This paper studies the microeconomic structure of export growth in Costa Rica, emphasizing on the development of new exporting firms, products, and export markets. The authors suggest that more than 40 percent of firms exit export activities after one year. This firm turnover is associated with a steady deterioration of export unit values (prices). Moreover, the paper highlights how the usual suspected obstacles to export growth appear to be important sources of export growth in Costa Rica. In order to evaluate their claims, the authors compares the value of total Costa Rican merchandise exports in the PROCOMER database with the World Bank’s data on total merchandise exports, which was provided by official government sources, including Costa Rica’s Central Bank.
This document is organized as follows. After the introduction, section two briefly compares Costa Rica’s export and GDP growth performance during 1997-2007 with other countries and regions. Meanwhile, chapter three discusses the PROCOMER data by comparing it with other data sources on Costa Rican exports. Chapter three presents the microeconomic accounting frameworks used to assess the contribution of new firms, products and export market destinations to Costa Rica’s export growth in the short run and in the long run, whereas chapter four briefly reviews the methodology introduced to analyze export markets. Finally, section five provides some concluding arguments by summarizing the findings made.

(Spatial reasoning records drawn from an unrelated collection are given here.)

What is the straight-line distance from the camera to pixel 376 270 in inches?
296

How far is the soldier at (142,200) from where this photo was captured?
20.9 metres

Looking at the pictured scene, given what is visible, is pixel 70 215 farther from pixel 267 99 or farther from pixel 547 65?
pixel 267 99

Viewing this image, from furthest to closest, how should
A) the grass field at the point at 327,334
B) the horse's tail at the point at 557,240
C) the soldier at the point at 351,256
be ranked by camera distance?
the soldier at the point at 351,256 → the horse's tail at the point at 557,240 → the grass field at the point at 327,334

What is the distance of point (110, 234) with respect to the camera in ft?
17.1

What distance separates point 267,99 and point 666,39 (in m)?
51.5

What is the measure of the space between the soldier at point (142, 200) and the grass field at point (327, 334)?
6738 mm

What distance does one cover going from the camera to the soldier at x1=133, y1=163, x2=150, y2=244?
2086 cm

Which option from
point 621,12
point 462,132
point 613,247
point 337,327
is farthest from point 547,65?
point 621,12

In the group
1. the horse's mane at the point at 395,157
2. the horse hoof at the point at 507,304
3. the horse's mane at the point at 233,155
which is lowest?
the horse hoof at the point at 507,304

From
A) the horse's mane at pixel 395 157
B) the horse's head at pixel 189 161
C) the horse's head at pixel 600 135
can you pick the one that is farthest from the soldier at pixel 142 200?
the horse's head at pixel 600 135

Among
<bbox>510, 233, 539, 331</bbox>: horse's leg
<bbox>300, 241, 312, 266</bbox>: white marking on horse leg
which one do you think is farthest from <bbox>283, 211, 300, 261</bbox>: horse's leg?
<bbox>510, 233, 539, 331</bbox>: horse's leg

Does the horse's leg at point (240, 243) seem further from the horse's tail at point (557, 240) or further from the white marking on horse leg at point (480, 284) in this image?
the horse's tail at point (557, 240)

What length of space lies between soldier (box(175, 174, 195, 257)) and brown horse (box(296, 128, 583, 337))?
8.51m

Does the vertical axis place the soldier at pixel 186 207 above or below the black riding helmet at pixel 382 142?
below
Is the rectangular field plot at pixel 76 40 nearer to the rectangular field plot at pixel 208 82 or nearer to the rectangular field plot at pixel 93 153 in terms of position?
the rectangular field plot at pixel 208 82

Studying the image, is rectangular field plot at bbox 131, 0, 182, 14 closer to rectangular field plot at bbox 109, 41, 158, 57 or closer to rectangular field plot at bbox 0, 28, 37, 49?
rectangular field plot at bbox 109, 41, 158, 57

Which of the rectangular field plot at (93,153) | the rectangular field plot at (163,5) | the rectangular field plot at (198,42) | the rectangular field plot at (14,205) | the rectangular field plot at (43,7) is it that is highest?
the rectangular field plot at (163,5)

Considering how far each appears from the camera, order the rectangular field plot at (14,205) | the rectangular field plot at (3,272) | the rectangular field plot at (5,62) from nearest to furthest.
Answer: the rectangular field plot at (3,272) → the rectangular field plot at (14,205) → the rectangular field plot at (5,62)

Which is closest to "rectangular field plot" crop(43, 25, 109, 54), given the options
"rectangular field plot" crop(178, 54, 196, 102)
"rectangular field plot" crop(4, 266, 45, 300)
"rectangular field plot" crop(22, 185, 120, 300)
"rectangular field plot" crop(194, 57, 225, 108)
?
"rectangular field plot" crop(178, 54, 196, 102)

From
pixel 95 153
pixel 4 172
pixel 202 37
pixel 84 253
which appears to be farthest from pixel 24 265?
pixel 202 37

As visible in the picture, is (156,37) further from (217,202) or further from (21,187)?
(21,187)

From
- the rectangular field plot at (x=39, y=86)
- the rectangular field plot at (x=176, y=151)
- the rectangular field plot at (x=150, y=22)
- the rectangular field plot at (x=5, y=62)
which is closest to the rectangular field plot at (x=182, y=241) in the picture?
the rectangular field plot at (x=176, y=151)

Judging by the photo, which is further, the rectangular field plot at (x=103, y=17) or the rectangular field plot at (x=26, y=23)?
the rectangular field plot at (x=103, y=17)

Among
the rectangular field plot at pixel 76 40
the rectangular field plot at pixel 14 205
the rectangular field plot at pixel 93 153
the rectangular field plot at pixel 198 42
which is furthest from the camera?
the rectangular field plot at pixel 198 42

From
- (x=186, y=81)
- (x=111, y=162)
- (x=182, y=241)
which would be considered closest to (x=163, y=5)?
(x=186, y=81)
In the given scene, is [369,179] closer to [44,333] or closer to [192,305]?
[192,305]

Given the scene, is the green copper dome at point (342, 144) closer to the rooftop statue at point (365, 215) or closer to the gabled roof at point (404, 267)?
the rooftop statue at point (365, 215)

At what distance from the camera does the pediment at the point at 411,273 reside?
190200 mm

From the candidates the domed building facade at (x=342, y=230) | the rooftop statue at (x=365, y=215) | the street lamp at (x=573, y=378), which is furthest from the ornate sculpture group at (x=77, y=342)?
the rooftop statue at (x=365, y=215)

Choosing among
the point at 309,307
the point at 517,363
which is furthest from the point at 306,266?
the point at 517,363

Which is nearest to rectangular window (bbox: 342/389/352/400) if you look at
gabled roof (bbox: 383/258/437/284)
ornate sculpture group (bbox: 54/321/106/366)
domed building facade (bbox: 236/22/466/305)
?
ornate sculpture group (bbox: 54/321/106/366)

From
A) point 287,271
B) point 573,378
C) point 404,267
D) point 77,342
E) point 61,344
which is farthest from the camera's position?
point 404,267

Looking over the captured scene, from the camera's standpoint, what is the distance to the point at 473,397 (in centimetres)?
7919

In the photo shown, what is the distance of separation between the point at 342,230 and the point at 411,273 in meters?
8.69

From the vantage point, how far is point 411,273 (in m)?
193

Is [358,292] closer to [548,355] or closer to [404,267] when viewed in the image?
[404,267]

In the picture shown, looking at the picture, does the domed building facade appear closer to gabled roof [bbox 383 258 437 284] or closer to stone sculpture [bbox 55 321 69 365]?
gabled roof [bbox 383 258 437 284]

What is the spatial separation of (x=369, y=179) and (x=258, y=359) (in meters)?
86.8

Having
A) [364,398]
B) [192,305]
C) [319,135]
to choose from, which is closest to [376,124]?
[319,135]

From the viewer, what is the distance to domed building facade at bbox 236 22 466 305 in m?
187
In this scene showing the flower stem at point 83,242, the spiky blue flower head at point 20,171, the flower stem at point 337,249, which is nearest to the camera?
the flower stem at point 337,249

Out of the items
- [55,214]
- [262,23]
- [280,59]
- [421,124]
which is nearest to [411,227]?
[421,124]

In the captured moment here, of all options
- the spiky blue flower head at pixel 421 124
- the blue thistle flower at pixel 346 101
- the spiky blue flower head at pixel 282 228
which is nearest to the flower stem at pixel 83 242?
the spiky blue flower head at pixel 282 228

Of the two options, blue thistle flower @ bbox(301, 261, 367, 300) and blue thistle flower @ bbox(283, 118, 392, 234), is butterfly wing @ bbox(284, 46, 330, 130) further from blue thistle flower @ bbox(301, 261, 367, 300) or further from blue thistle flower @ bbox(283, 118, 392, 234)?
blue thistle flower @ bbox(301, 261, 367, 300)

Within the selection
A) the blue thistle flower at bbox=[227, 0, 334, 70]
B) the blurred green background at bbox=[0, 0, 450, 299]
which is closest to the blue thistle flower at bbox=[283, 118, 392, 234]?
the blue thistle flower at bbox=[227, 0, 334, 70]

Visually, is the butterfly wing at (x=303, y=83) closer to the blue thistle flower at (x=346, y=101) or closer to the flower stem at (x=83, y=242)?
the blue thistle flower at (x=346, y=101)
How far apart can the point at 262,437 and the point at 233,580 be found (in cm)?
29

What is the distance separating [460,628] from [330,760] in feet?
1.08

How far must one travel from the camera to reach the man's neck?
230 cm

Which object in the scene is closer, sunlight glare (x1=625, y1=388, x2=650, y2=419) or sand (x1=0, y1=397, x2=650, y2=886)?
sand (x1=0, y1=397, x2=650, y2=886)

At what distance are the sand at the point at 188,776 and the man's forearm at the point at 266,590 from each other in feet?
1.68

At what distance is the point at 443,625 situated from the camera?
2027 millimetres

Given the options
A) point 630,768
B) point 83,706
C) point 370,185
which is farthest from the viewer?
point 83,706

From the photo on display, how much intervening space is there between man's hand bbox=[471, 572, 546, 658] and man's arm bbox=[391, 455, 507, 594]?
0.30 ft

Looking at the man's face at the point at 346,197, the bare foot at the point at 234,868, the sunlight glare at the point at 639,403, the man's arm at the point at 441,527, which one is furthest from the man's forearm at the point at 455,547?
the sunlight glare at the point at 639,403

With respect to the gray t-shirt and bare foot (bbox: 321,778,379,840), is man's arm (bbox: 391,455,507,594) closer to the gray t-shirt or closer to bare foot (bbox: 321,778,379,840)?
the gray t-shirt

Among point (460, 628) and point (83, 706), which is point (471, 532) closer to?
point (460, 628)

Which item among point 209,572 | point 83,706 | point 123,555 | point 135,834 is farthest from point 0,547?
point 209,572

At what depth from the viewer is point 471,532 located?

The authors conclude that:
- Costa Rica’s export performance was limited by the inability of firms to survive the “exporting test” and by a steady deterioration of export unit values (prices)
- during the study period, over 40 percent of firms exited export activities after just one year
- in the short run, export growth was due to the exports of relatively large firms
- Costa Rica’s export growth since 1997 was determined by firm dynamics and small firms’ exporting activities
The document is available in English.